#### [SOURCE TEXT]
^^^^^^^^^^^^^^^^
Activists Call on Fed Chief to Focus on Struggles of Citizens
The China Post - November 16, 2014 - In a rarity for a U.S. central bank chief, Federal Reserve Chair Janet Yellen met Friday with activist groups calling for a...
The China Post - November 16, 2014 - In a rarity for a U.S. central bank chief, Federal Reserve Chair Janet Yellen met Friday with activist groups calling for a fairer economic recovery and a more transparent Fed.
About 20 representatives of community and labor organizations met with Yellen for an hour in the meeting room of the policy-setting Federal Open Market Committee, the activists said.
The groups were banded together as “Fed Up: The National Campaign for a Strong Economy,” lobbying Yellen and her team to orient Fed policy to boost employment and wages.
In addition to Yellen, Fed Vice Chairman Stanley Fischer and board members Lael Brainard and Jerome Powell participated in the meeting.
“We had a very good conversation,” said Ady Barkan, representing the Center for Popular Democracy.
The activists presented their views about conditions in the economy to the Fed officials and “they listened very carefully,” Barkan said.
^^^^^^^^^^^^^^^^
#### [AIM 1]
Answer these questions using the article on the Yellen meeting:
(a) About how many representatives of community and labor organizations met with Yellen?
(b) Besides Yellen, which Fed officials took part in the meeting?
(c) Which organization did Ady Barkan represent?
#### [AIM 2]
Extend the article on the Yellen meeting, picking up after its final sentence.
The data is separate material and has no connection to the article on the Yellen meeting.

#### [GIVEN DATA]
^^^^^^^^^^^^^^^^
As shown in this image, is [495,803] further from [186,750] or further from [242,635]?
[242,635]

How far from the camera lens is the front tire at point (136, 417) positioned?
^^^^^^^^^^^^^^^^
#### [EXERCISE ANSWER 1]
(a) About 20.
(b) Vice Chairman Stanley Fischer and board members Lael Brainard and Jerome Powell.
(c) The Center for Popular Democracy.

#### [EXERCISE ANSWER 2]
Yellen “asked people questions about their personal experiences in the economy,” he added.
The coalition gave the Fed officials a list of six proposals to make the central bank more transparent and democratic.
“The economy is not working for the vast majority of people,” Barkan said.
“The Federal Reserve has huge influence over the number of people who have jobs, over our wages ... and yet we don't have discussion and engagement over what Fed policy should be.”
Wearing T-shirts emblazoned with “What recovery?” the activists criticized the Fed's isolation from the general public.
“Our wages are on a flat line for 30 years,” said Anthony Newby, director of Minnesota Neighborhoods Organizing for Change, which wants the Fed to give interest-free loans to cities so they can create jobs in infrastructure projects.
With two regional Fed bank presidents preparing to step down — Charles Plosser for the Philadelphia Fed and Richard Fisher at the Dallas Fed — the coalition is pressing for a transparent process for selecting their successors.
The Philadelphia Fed said on its website Friday that the executive search firm it hired has set up an email address to receive inquiries in the interest of helping the bank “in a broad search for its next president.”
“Philadelphia has hovered around eight percent unemployment for all of 2014; in the black community it's over 14 percent,” said Kati Sipp, head of Pennsylvania Working Families and a “Fed Up” activist.
“We want the Fed to spend some time in the neighborhoods where regular working people live.”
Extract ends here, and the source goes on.